--- WHAT IS BEING ASKED ---
For every record, give an exact copy that has no pictures in it.

--- MATERIAL TO PROCESS ---

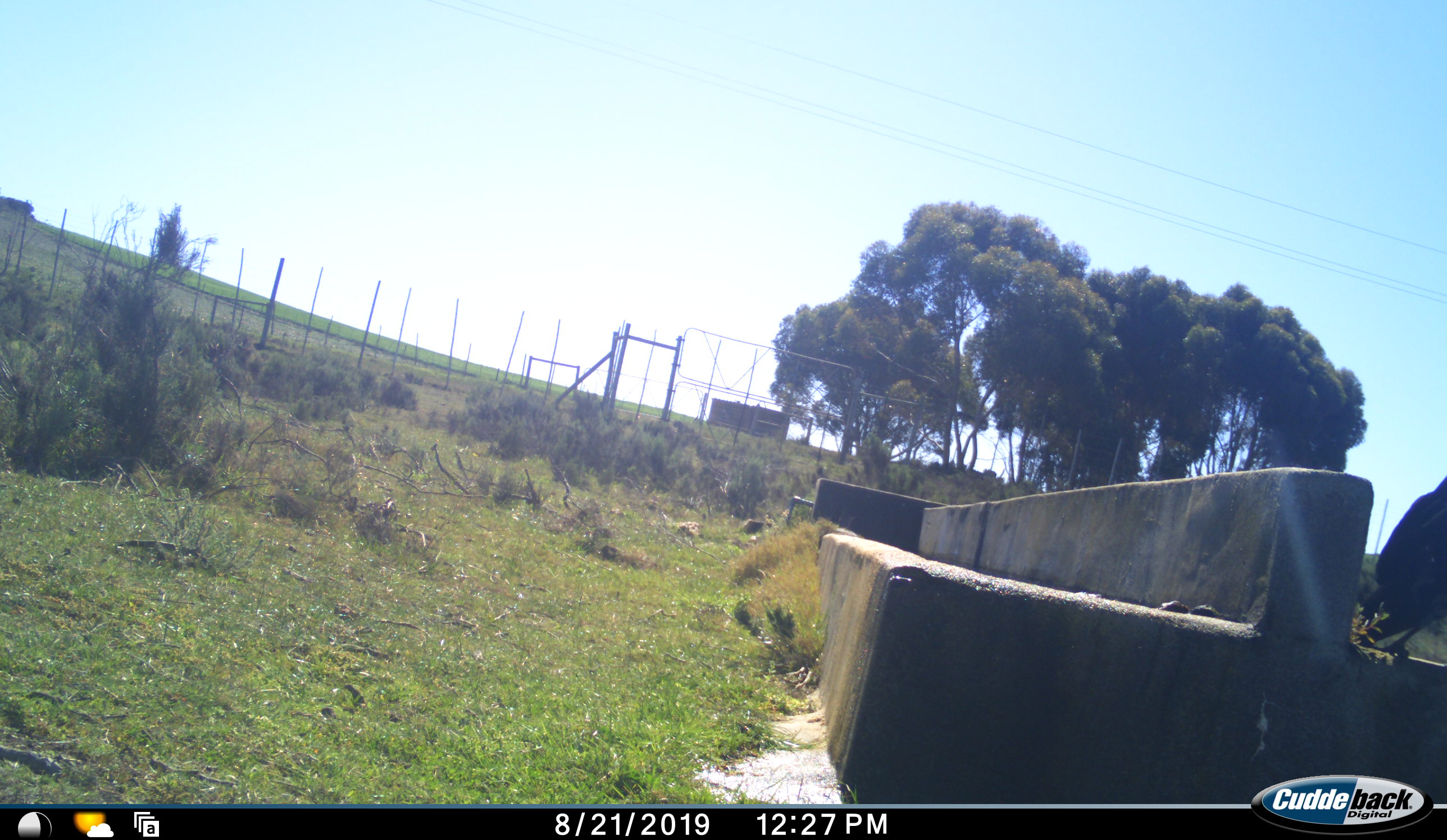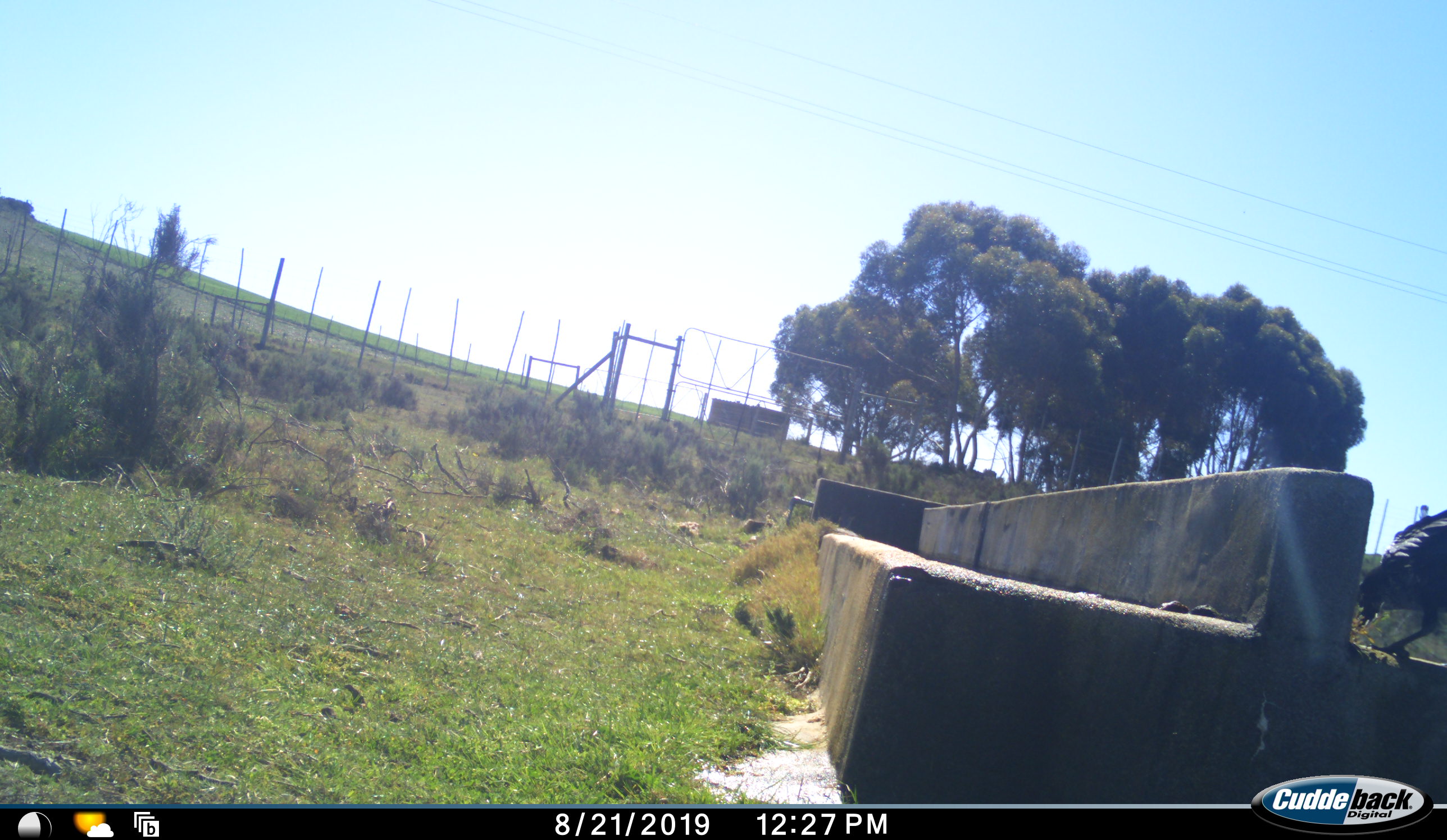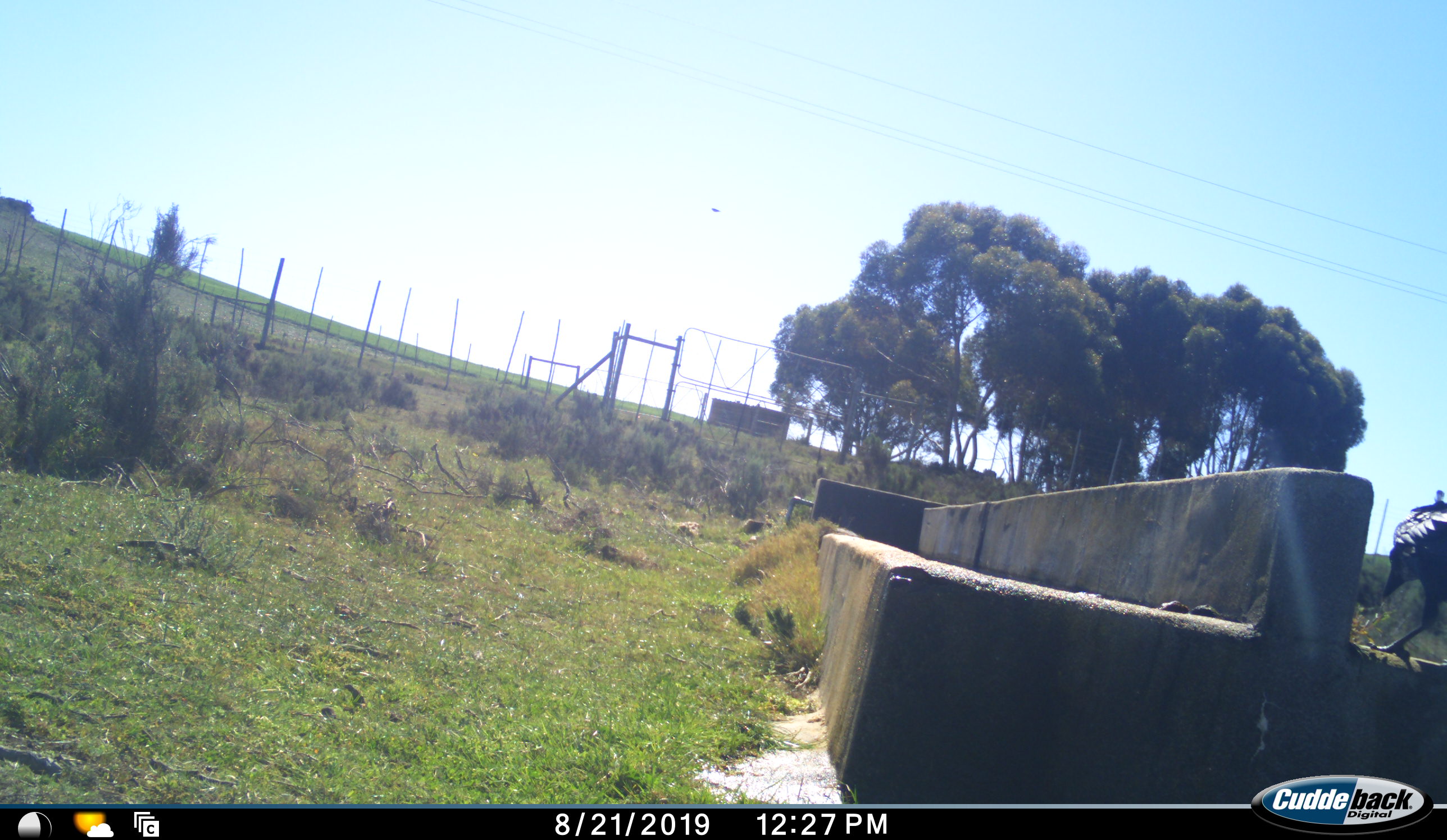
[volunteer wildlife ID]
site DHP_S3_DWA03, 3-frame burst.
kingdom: Animalia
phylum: Chordata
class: Aves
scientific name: Aves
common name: bird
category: birdother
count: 1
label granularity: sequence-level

--- ANSWER TO THE EXERCISE ---
[volunteer wildlife ID]
site DHP_S3_DWA03, 3-frame burst.
kingdom: Animalia
phylum: Chordata
class: Aves
scientific name: Aves
common name: bird
category: birdother
count: 1
label granularity: sequence-level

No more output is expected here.